2. A ideia de uma relação virtuosa entre as redes sociais e a democracia parecia bastante sólida na imprensa portuguesa e internacional, dos mais diversos quadrantes. “As redes sociais ajudam a democracia” (in Esquerda.net, 4/04/2011, entrevista ao sociólogo Manuel Castells, um dos principais teorizadores da sociedade em rede, originalmente publicada no jornal italiano La  Repubblica); “Redes sociais promovem democracia e facilitam comunicação”? in Jornal de Notícias, 28/09/2012). “Redes sociais são instrumento a favor da democracia”, in Diário de Notícias, 15/03/2013). Já na imprensa internacional, especialmente na anglo-saxónica, as redes sociais eram um modelo de novas virtudes políticas. A eleição de Barack Obama nos EUA não deixava dúvidas quanto a isso como se pode ver por estes exemplos: “Obama, Facebook and the power of friendship: the 2012 data election” (in Guardian, 17/02/2012); “The digital wizards behind Obama's tech-heavy re-election strategy” in Guardian, 17/02/2012); “Obama Is the First Facebook President — What Now?” in Huffpost, 2/03/2013; “President Obama joins Facebook, addresses climate change in first post”, in CNN 9/11/2015).

3. Para além do feito de serem instrumentais na eleição de Barack Obama nos EUA, com o Facebook num lugar de destaque, as redes sociais permitiam derrubar ditadores um pouco por todo o mundo, em especial no Médio Oriente. Essa era a imagem que ficava na mente do leitor, que não pensasse o assunto mais profundamente, quando lia a imprensa época. Alguns exemplos. Entusiasticamente, o Washington Times proclamava no seu editorial de 16/06/2009, a “revolução iraniana do Twitter” (“Iran’s Twitter revolution”). Quanto à revista Time, não escondeu igualmente o seu entusiasmo sobre o papel do Twitter nos movimentos de protesto democrático no Irão: “Iran Protests: Twitter, the Medium of the Movement”, 17/06/2009). Similar tom foi usado na altura da “Primavera Árabe, em 2011, pela revista Veja, do Brasil: “O Twitter só não fez a revolução. Mas ajuda” in Veja, 28/01/2011), onde era destacado o papel da Internet e das redes sociais na organização de protestos e coordenação de manifestações contra regimes avessos à liberdade de informação. Mesmo em publicações digitais especializadas na política internacional, como a Stratfor, encontrávamos similares ideias sobre o papel das redes sociais: “Social Media as Tool for Protest” in Stratfor, 3/02/2011.
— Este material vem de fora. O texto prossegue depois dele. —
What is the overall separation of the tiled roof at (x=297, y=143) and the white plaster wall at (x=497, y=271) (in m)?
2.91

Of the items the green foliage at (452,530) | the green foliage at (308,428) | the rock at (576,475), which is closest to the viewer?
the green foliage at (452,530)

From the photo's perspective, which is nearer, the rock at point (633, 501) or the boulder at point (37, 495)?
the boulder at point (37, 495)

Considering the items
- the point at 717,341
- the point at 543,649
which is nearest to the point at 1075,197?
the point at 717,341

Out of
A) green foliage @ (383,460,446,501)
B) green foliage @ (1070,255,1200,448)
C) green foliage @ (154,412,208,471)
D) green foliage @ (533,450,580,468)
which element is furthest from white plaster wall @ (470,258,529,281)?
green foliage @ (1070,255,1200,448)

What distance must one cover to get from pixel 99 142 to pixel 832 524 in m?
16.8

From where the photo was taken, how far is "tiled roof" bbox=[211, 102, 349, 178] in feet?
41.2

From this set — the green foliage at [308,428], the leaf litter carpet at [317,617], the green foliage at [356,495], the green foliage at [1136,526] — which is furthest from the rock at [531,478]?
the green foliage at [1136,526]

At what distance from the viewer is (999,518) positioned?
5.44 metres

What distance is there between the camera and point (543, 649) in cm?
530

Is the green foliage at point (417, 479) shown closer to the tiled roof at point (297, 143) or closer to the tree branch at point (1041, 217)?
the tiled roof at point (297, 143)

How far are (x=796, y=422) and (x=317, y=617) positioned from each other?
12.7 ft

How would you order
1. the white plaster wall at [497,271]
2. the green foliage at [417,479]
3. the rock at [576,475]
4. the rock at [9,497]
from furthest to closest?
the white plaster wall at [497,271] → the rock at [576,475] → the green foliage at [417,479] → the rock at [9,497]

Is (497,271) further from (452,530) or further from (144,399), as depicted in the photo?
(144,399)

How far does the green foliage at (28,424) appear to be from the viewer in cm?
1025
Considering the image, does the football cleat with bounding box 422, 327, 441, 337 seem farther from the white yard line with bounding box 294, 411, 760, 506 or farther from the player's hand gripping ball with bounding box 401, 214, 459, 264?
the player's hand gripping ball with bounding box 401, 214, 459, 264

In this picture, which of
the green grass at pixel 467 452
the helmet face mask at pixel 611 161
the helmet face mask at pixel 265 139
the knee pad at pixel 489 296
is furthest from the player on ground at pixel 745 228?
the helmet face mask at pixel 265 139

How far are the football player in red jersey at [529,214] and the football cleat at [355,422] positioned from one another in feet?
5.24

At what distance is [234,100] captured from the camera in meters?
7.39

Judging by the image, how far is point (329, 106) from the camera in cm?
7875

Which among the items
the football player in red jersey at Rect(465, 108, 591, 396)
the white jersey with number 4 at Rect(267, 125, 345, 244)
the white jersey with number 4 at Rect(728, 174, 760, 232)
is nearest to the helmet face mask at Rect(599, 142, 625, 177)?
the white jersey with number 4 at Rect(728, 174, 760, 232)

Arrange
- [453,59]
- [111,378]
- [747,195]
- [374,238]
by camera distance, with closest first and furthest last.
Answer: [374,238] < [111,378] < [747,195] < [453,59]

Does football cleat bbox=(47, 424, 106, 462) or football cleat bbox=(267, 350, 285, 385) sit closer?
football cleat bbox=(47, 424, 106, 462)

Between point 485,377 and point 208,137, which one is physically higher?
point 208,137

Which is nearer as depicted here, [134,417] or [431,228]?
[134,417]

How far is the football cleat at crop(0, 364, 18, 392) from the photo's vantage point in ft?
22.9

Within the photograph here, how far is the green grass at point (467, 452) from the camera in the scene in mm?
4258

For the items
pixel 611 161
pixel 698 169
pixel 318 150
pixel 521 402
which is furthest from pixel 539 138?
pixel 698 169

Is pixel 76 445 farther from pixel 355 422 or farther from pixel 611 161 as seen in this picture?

4. Nos últimos tempos, o Facebook e a Cambridge Analytica estão no centro da acusação das redes sociais serem inimigas da democracia. A Cambridge Analytica terá usado informações pessoais de milhões de utilizadores do Facebook para configurar campanhas de propaganda política, manipulando as emoções dos eleitores, em casos como o das presidenciais de 2016 nos EUA, ganhas por Donald Trump. (Ver “Presidente da Cambridge Analytica suspenso após escândalo da recolha de dados”, in Público, 20/03/2018). Mas, num olhar mais atento, o que chama também à atenção é a estratégia de uso / manipulação de dados do Facebook, agora denunciada, não parecer substancialmente muito diferente da usada pela campanha de Barack Obama em 2012. No já referido artigo “Obama, Facebook e o poder da amizade: 2012 a eleição dos dados” (in Guardian, 17/02/2012), pode ler-se o seguinte: “A equipa da reeleição de Barack Obama está a construir uma vasta operação de dados digitais que, pela primeira vez, combina um banco de dados unificado sobre milhões de americanos com o poder do Facebook para chegar a eleitores individuais num grau nunca alcançado antes. Os analistas digitais prevêem que este será o primeiro ciclo eleitoral em que o Facebook poderia se tornar uma força política dominante.” A questão que naturalmente ocorre é a de saber por que razão esse uso da big data pela campanha de Barack Obama não levantou, já na altura, na imprensa, preocupações com a possível manipulação dos eleitores, nessas ou noutras futuras eleições. Ou será que só quando se produzem “maus resultados”, ou seja, aqueles que não gostamos politicamente, é que as redes sociais são inimigas da democracia?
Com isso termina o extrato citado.